As far as I know you can only get the I and Q streams out of the USRP, and I'm not sure how you would get a set of channel coefficients.

I am planning on using the conjugate of the measured channel to 'reverse' the damage done by transmission.

+1  A: 

If you trying to measure the impulse response of the channel, then one technique would be to transmit a known pseudo-random bit sequence (an m-sequence) using BPSK modulation at the carrier frequency of interest. The chip rate of the sequence determines the measurement system bandwidth, while the sequence length determines the 'dynamic range' of the measurement.

At the receiver set the LO to the same carrier frequency as that at the transmitter.

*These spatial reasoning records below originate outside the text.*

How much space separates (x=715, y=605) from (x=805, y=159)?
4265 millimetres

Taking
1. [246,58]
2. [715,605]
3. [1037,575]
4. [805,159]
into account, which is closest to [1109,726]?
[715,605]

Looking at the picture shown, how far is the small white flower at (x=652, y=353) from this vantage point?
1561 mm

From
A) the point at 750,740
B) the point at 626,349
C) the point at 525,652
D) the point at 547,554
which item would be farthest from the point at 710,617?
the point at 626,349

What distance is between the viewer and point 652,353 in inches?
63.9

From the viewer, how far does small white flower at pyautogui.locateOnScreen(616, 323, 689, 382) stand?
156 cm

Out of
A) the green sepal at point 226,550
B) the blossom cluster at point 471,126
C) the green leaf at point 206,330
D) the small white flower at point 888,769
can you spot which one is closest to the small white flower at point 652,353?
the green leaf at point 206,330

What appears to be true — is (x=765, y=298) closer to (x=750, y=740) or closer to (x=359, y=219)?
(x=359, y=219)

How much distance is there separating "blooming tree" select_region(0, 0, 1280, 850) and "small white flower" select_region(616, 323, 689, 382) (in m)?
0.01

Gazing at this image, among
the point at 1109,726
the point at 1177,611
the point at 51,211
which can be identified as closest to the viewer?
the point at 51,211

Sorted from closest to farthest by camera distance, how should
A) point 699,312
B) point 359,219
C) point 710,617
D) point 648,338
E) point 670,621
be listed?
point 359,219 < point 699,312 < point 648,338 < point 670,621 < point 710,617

Here you need to cross-correlate the equivalent low-pass received signal with the known m-sequence to give the (complex) impulse response of the channel. Any 'peaks' that exceed your definition of a threshold noise level would be your channel coefficients in the time domain.

This is actually implemented in gr-sounder.

The channel sounder transmitter is sending the PRNG modulated BPSK at 32 Mchips/sec. You need to do the correlation at this speed; it's not possible to send that much data over the USB to the host.

A channel sounder in software would work for chip rates less than 4 Mchip/sec. But that limits the resolution of your impulse response to about 250 ns per bin, or 75 meters per bin in the spatial domain.

Unfortunately, the cross-correlation done on the very limited space FPGA has no frequency offset compensation, so the resulting impulse response vectors "roll" in the time domain.